Die Klägerin hat die Ansicht vertreten, jedenfalls die Ansprüche auf Ratenzahlung für den Zeitraum vom 1. Januar 2003 bis Juni 2006 iHv. 10.502,56 Euro seien auch nach neuem Recht nicht verjährt. Dem stehe Nr. 5 der unter dem 8. August 1998 geschlossenen [X.]ereinbarung nicht entgegen. [X.] habe von der Möglichkeit der Fälligstellung der [X.] keinen Gebrauch gemacht. Im Gegenteil, sie habe den [X.]eklagten mit Schreiben vom 24. Juni 2002 zur weiteren Ratenzahlung aufgefordert. Zu dem Zeitpunkt sei der [X.]eklagte mit der Zahlung von elf Raten iHv. insgesamt 5.500,00 DM in Rückstand gewesen. Ein Rückgriff auf § 199 [X.]G[X.] aF scheide bereits deshalb aus, weil hinsichtlich der einzelnen Raten kalendermäßige Fälligkeiten vereinbart worden seien. Im Übrigen habe der [X.]eklagte unter Nr. 6 der [X.]ereinbarung wirksam auf die Einrede der [X.]erjährung verzichtet. Die Wirksamkeit dieses [X.]erzichts sei nach § 202 [X.]G[X.] nF zu beurteilen. Des ungeachtet handele der [X.]eklagte rechtsmissbräuchlich, wenn er sich auf den Eintritt der [X.]erjährung berufe. Die Zustellung des Mahnbescheides im Jahre 2002 sei allein deshalb gescheitert, weil der [X.]eklagte unbekannt verzogen gewesen sei.

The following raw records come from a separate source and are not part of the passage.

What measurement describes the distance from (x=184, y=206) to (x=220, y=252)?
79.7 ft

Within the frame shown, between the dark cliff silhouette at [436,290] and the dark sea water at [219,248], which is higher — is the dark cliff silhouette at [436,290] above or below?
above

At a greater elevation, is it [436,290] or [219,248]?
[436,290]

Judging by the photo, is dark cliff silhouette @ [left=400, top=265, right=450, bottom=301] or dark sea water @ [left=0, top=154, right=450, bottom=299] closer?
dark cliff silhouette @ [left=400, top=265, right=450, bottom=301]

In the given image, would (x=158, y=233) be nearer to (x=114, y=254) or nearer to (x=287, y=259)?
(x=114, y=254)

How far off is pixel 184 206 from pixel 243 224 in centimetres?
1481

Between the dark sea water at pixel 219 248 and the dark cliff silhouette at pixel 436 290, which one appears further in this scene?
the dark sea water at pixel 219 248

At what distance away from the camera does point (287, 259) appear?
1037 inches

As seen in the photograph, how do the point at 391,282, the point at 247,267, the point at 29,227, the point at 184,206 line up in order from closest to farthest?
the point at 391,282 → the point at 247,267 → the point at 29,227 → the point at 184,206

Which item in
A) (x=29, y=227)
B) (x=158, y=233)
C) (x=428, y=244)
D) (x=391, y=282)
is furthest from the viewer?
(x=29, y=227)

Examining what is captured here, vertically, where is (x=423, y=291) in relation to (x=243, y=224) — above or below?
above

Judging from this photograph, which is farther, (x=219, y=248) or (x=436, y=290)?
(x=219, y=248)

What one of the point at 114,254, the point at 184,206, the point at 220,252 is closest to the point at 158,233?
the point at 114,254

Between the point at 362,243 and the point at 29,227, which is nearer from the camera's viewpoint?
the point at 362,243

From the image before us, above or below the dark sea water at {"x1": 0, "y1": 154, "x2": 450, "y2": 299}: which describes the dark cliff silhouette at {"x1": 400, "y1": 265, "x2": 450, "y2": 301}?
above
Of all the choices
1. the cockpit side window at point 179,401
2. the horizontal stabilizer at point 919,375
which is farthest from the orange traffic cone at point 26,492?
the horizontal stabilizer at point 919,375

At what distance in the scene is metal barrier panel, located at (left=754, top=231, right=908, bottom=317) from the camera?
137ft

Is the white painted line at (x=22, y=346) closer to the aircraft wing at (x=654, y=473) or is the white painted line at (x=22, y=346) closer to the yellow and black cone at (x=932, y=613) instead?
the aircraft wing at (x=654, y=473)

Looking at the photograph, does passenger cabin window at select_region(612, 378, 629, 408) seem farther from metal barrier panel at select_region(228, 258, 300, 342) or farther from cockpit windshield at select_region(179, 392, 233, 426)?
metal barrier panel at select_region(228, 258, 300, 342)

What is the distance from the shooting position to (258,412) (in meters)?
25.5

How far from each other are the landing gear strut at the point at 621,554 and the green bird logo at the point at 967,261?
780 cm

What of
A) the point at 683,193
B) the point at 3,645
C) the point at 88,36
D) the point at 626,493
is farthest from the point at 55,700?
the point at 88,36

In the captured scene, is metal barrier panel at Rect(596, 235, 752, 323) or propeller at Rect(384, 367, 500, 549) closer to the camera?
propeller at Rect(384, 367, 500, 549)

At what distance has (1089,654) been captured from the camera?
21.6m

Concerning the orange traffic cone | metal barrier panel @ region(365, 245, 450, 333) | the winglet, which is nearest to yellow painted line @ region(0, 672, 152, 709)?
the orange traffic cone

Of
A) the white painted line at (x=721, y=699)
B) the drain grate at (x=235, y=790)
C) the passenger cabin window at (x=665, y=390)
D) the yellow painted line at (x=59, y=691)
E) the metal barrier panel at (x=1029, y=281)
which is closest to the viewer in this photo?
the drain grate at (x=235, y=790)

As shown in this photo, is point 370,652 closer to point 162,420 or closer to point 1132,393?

Er habe den Wohnsitzwechsel bewusst nicht angezeigt, um sich seinen [X.]erpflichtungen zu entziehen.

7

Die Klägerin hat zuletzt beantragt,

        

den [X.]eklagten zu verurteilen, an sie 14.854,85 Euro nebst Zinsen iHv. fünf Prozentpunkten über dem jeweiligen [X.]asiszinssatz seit dem 1. Juli 2006 zu zahlen.

8

Der [X.]eklagte hat beantragt, die Klage abzuweisen. Er hat die Einrede der [X.]erjährung erhoben und die Auffassung vertreten, der gesamte Rückforderungsbetrag sei bereits im Oktober 2001 fällig gewesen. Dies folge aus Nr. 5 der [X.]ereinbarung vom 8. August 1998. Selbst wenn von einem Kündigungserfordernis auszugehen sei, sei die Forderung dennoch verjährt, da [X.] spätestens im Oktober 2001 zur Kündigung berechtigt gewesen sei. Der unter Nr. 6 der [X.]ereinbarung getroffene [X.]erzicht auf die Einrede der [X.]erjährung sei nach § 225 [X.]G[X.] aF unwirksam. Das neue Recht sei diesbezüglich nicht anwendbar. Die [X.]erufung auf den Eintritt der [X.]erjährung sei ihm schließlich auch nicht nach § 242 [X.]G[X.] verwehrt. Die Klägerin selbst habe es unterlassen, die vorhandenen Rechtsschutzmöglichkeiten auszuschöpfen. Schließlich liege in seinem Schreiben vom 23. Januar 2006 kein [X.]erzicht auf die Einrede der [X.]erjährung, der nach neuem Recht zu beurteilen wäre. Ein wirksamer [X.]erzicht setze voraus, dass der [X.]erpflichtete wisse oder zumindest mit der Möglichkeit rechne, dass [X.]erjährung eingetreten ist. Dies sei nicht der Fall gewesen.

9

Arbeitsgericht und [X.] haben der Klage stattgegeben. Mit der vom [X.] zugelassenen Revision verfolgt der [X.]eklagte sein [X.]egehren nach Klageabweisung weiter.

Entscheidungsgründe

Die zulässige Revision ist begründet. Der Anspruch der Klägerin auf Rückzahlung der [X.] iHv. 14.854,85 Euro war spätestens am 31. Dezember 2005, also noch vor Zustellung des Mahnbescheides verjährt. [X.] vom 23. Januar 2006 ändert hieran nichts. Der Beklagte ist unter keinem rechtlichen Gesichtspunkt gehindert, die Einrede der Verjährung zu erheben.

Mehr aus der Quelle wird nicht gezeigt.